◆ TRECHO APRESENTADO
O outro clássico legitimamente do axé cantado então pelo Netinho foi Prefixo de Verão, música da Bandamel tocada em qualquer trio elétrico que se preze na cidade. Todos na pipoca ou nos camarotes ecoam juntos o verso “Eu sou do Pelô”, mas ninguém sintetiza tanto o local mais turístico da cidade quanto o Olodum. O famoso bloco-afro internacionalmente conhecido após gravar com Paul Simon e Michael Jackson sempre fala de suas origens, seja deixando claro de onde seus tambores começam a tocar, a exemplo de Alegria Geral, Faraó Divindade do Egito e Ladeira do Pelô, ou recordando o passado escravocrata do local e as raízes africanas presentes em suas composições históricas, como Revolta dos Búzios e Pelourinho, Cultura Africanizada, entre muitas outras.
Rodando São Salvador
Bel Marques percorre vários pontos da capital baiana com o Chiclete com Banana em Por Um Beijo Seu, indo da Ponta do Humaitá ao Farol da Barra, passando pelo Pelorinho e Campo Grande, mas não tanto quanto Banda Mel Sambando Pelos Bairros – Boca do Rio, Ribeira, Liberdade, Itapoã, Lapinha, Periperi e Pelorinho – ou Saulo Fernandes visitando inúmeros locais em Vú – Liberdade, Federação, Cruz da Redenção, Vale das Pedrinhas, Barris, Armação, Uruguai, Alagados, Gamboa, Taboão, Santo Antônio, Periperi, Pero Vaz, Nordeste Beco da Ribeira e Relógio de São Pedro. Dorival Caymmi também conheceu todas as 365 Igrejas da cidade que, reza a lenda, tem uma para cada dia do ano na música – aqui interpretada por Lana Bittencourt.

◆ EXERCÍCIO PROPOSTO 1
Segundo o trecho sobre Salvador nas canções, com quais artistas o Olodum gravou antes de ficar conhecido internacionalmente?
◆ EXERCÍCIO PROPOSTO 2
Por favor, dê seguimento ao trecho sobre Salvador nas canções a partir da última frase apresentada.
Os dados formam um material à parte, sem ligação com o trecho sobre Salvador nas canções.

◆ DADOS FORNECIDOS
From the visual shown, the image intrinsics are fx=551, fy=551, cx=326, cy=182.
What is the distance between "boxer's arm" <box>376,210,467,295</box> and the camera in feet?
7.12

◆ RESPOSTA DA TAREFA 1
Com Paul Simon e Michael Jackson.

◆ RESPOSTA DA TAREFA 2
Faixa Bônus
O artista que mais cantou a Bahia, também celebrou sua capital em São Salvador, porém, é curioso que uma das canções que melhor expressam e que marcaram este espírito musical soteropolitano não cite em nenhum momento o nome do município: O Canto da Cidade, de Daniela Mercury.
Se fosse fazer uma lista de todas as músicas que falam genericamente de Salvador, a playlist duraria um dia inteiro! Mas, se alguma canção sobre um cantinho dessa cidade ficou de fora da nossa lembrança, relembre nossa memória nos comentários ;)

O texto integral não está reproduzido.